Hannelore Sorge Næss (1928-2016)
Hannelore Sorge Næss was born in Eisenach in East Germany. 17 years old she started working with enamel. After four years of training at a goldsmiths workshop in her home town, specializing in cloisonné enamel on copper, and seven years of working as an enamelist at various workshops in West Germany (1952-1959), a new chapter in her life began. Seeing the Norwegian company David-Andersen’s enamel works at “Expo 58” in Brussels, she decided to move to Norway.
When she came to Norway in her thirties, she took up work as an enamelist at the David-Andersen company, where she stayed for a year and learned to apply enamel to silver. At David-Andersen she also designed a few pieces of enamel jewelry that were put into serial production; in 1961 a cheerful fish brooch enameled in vivid colours, and in 1962 a set of brooch and earclips, in op-art cloisonné technique made in five different sublime colour schemes. The matte enamel and geometric design used for this jewelry set cleary pointed back to techniques and styles learned during her training in Germany.
Even though she only designed for David-Andersen for a short period, Hannelore Sorge brought new influences to the production, which can be seen in the work of other designers at the company, for example Thorbjørn Lie-Jørgensen’s famous jewelry seires, nicknamed ‘The four seasons’, mimicing cloisonné technique, and a couple of Uni David-Andersen’s characteristic brooches from the same time periode, one using matte enamel and one with a similar use of silver lines fraiming the enamel.

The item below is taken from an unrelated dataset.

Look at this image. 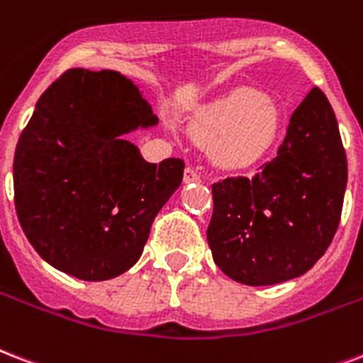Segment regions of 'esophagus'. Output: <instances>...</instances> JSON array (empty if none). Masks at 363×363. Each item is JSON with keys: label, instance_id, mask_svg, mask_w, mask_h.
I'll return each mask as SVG.
<instances>
[{"label": "esophagus", "instance_id": "34e87169", "mask_svg": "<svg viewBox=\"0 0 363 363\" xmlns=\"http://www.w3.org/2000/svg\"><path fill=\"white\" fill-rule=\"evenodd\" d=\"M200 175L196 173V169H192V167H186L184 169V184H190V182H200Z\"/></svg>", "mask_w": 363, "mask_h": 363}]
</instances>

After leaving David-Andersen she set up her own workshop in Røyken outside Oslo, where she worked as an enamel craftswoman for many years. A large part of her work was painting and burning enamel on jewelry, mostly butterfly brooches for the company Hroar Prydz, which were produced in large quantities. She also continued working on her own designs in association with the shop of David-Andersen, where her work have been bought by the Norwegian royal family.
In 1983 Hannelore Sorge Næss started a close collaboration with Valdres Sølvsmie, working together with Sigrid Høivik on a series of copper and enamel pieces. Again she took up the advanced cloisonné technique that they had both learned back in Germany, possibly in Käthe Ruckenbrod’s workshop. This was a smaller crafts production depicting motives from the nature in the surrounding mountains of Valdres. Copper thread bent by hand defined the motives and created a pattern that could be filled in with enamel colours, applied with a thin brush.
From this time in her career, at 55 years old, she started exhibiting her work, such as enameled miniature paintings, boxes, bowls and clocks at local galleries, saying that age makes us more confident and free to express ourselves. In 1989 she moved her workshop to Larvik, where she found inspiration from the costal scene for her work.